● **Tasks to perform**
**A)** Please translate this sentence from the Kwansei Gakuin summer program announcement into Spanish: "Some of these visits could include trips to the cities of Kyoto, Toyota, Osaka, Kobe, Nara, and Hiroshima."
**B)** Continue the Kwansei Gakuin summer program announcement, picking up after its final sentence.

:: Passage provided

The Center for International Education is excited to share this brand new summer program with our students. Kwansei Gakuin University (KGU) is offering their 5-week "East Asian Study" program to Nazareth students for the first time this summer. Located in Nishinomiya City, right outside Osaka, KGU boasts a beautiful campus and large student body of approximately 25,000 students. On this summer program, students will select courses that suit their interests, which will allow students to explore a variety of topics related to Japan and East Asia along with KGU students. Courses will be taught by KGU faculty and visiting lecturers from other partner institutions covering a wide range of topics such as history, politics, religion, international relations, business and economics. 

Fieldwork, cultural activities, and and a number of day-trips will be worked into your classwork to enhance your experience in Japan. Some of these visits could include trips to the cities of Kyoto, Toyota, Osaka, Kobe, Nara, and Hiroshima. Our students have the option to live in the international student dormitory 10 minutes from the KGU campus or can immerse themselves in everyday Japanese life by choosing the homestay option. Outside of the classroom, students will have ample free time to explore all that this beautiful nation has to offer in just 5 weeks.

::::
:: Supplied data

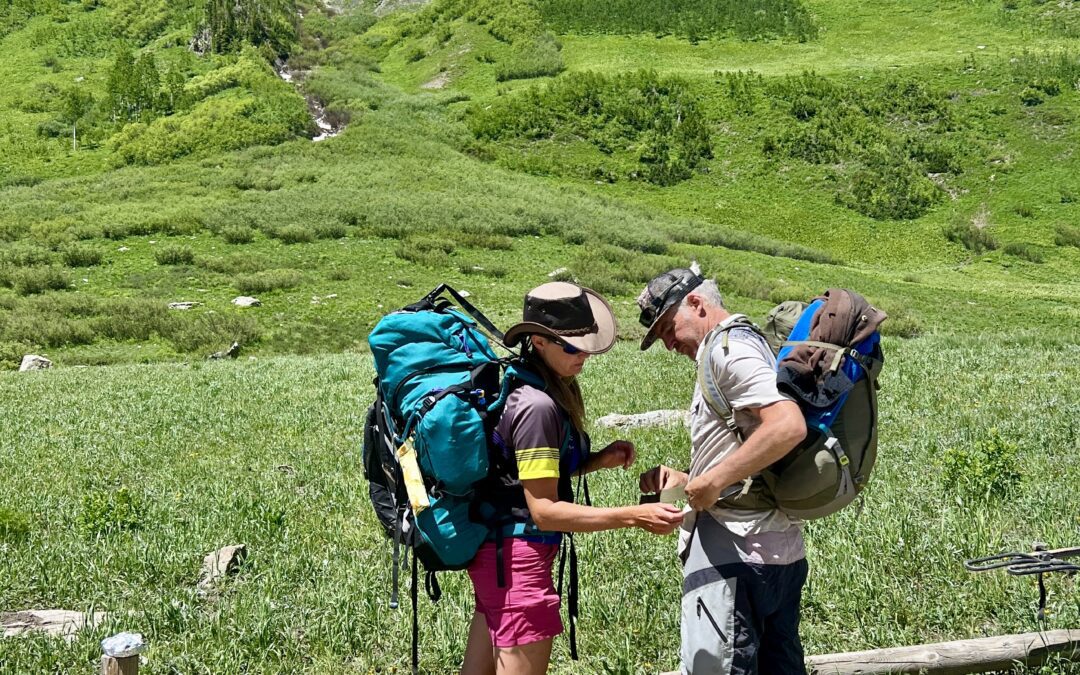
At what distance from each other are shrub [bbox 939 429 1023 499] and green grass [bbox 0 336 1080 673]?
10 centimetres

::::

● **Answers to each task**
**A)** Algunas de estas visitas podrían incluir viajes a las ciudades de Kioto, Toyota, Osaka, Kobe, Nara e Hiroshima.

**B)**
Program Details

East Asian Study Track

All East Asian Study Track courses are taught in English, offering a wide variety of topics related to contemporary Japan and East Asia. Students may choose one course from each group shown below for a total of 6 credits. Students enrolled in these courses will be both international students and KGU students. Classes are held Monday through Friday, with frequent activities and excursions. Some field trips may be on the weekends.

Group A:

International Relations of East Asia (3) - This course provides an overview of international relations in the East Asian region while introducing students to the leading theories and debates about regional cooperation in the field of international relations. It examines the various tensions between the establishment of closer ties among the nations in East Asia and the preservation of national sovereignty. The central question is whether the East Asian region is heading towards greater peace and cooperation or war and conflict in the twenty-first century. For the purpose of this course, East Asia is defined as the region encompassing the Russian Far East, China, Korea, Japan, Taiwan, and Southeast Asia. Because it has been extensively involved in the region since the 1850s, we also discuss the role of the United States in the region. We may make occasional reference to India, but South Asia and Central Asia are not a primary focus of this course.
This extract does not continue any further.